(Items from a dataset)
------------------------------------

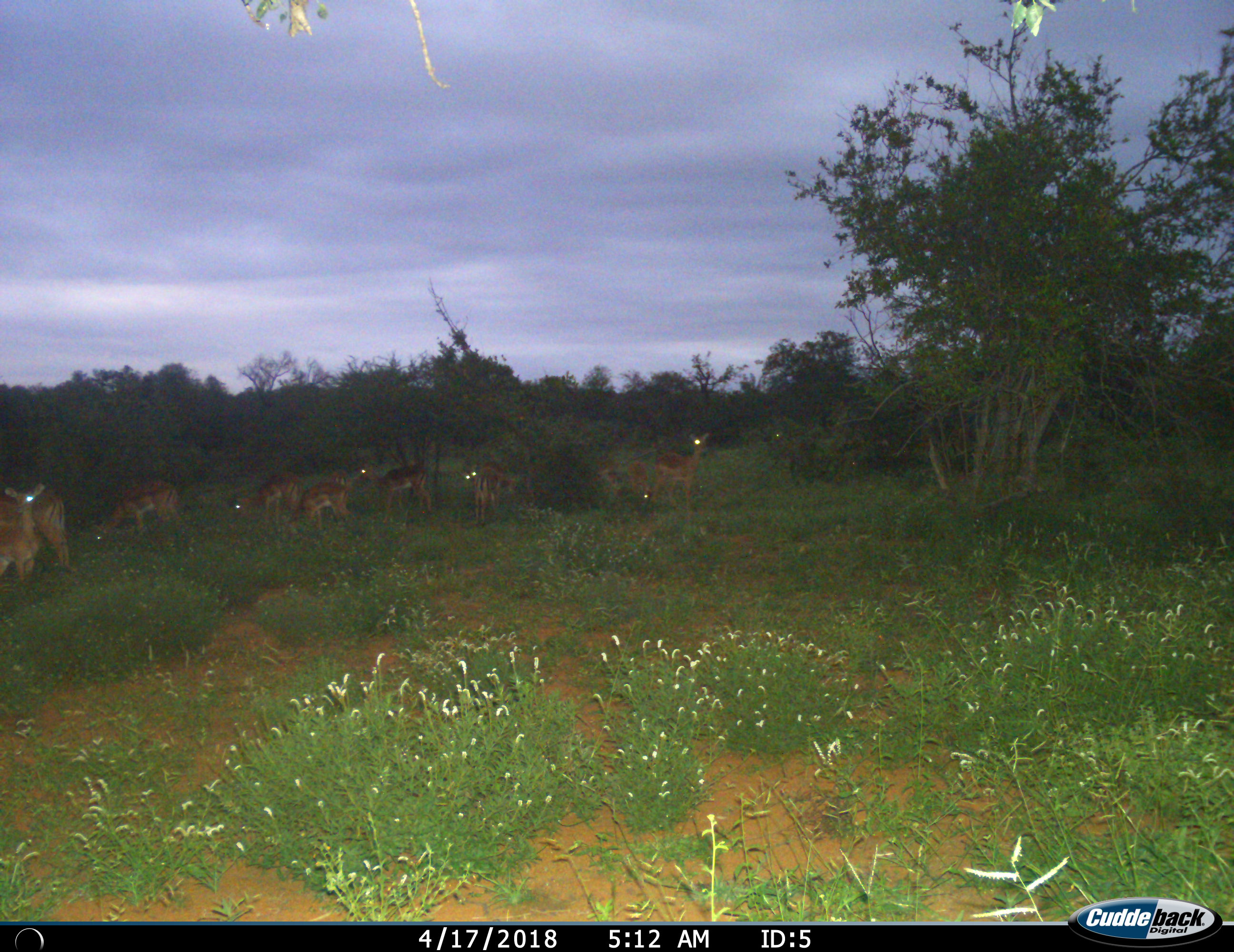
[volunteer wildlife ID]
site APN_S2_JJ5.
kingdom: Animalia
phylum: Chordata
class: Mammalia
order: Artiodactyla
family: Bovidae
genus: Aepyceros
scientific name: Aepyceros melampus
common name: impala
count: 11-50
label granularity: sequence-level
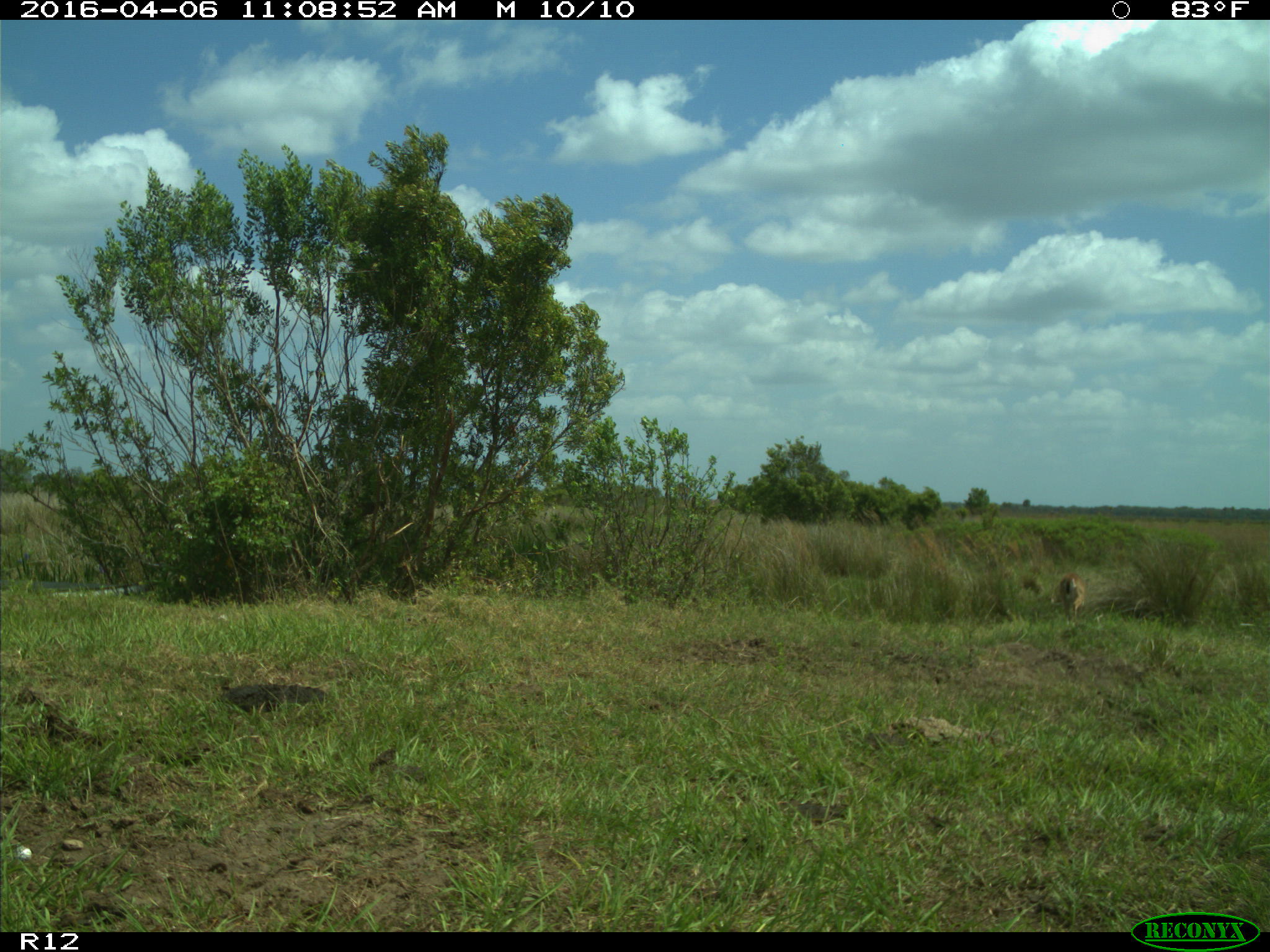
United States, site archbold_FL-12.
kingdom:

------------------------------------

(Prompt): Go through the lines above and write each one out verbatim, skipping the pictures.

(Response box):
[volunteer wildlife ID]
site APN_S2_JJ5.
kingdom: Animalia
phylum: Chordata
class: Mammalia
order: Artiodactyla
family: Bovidae
genus: Aepyceros
scientific name: Aepyceros melampus
common name: impala
count: 11-50
label granularity: sequence-level
United States, site archbold_FL-12.
kingdom:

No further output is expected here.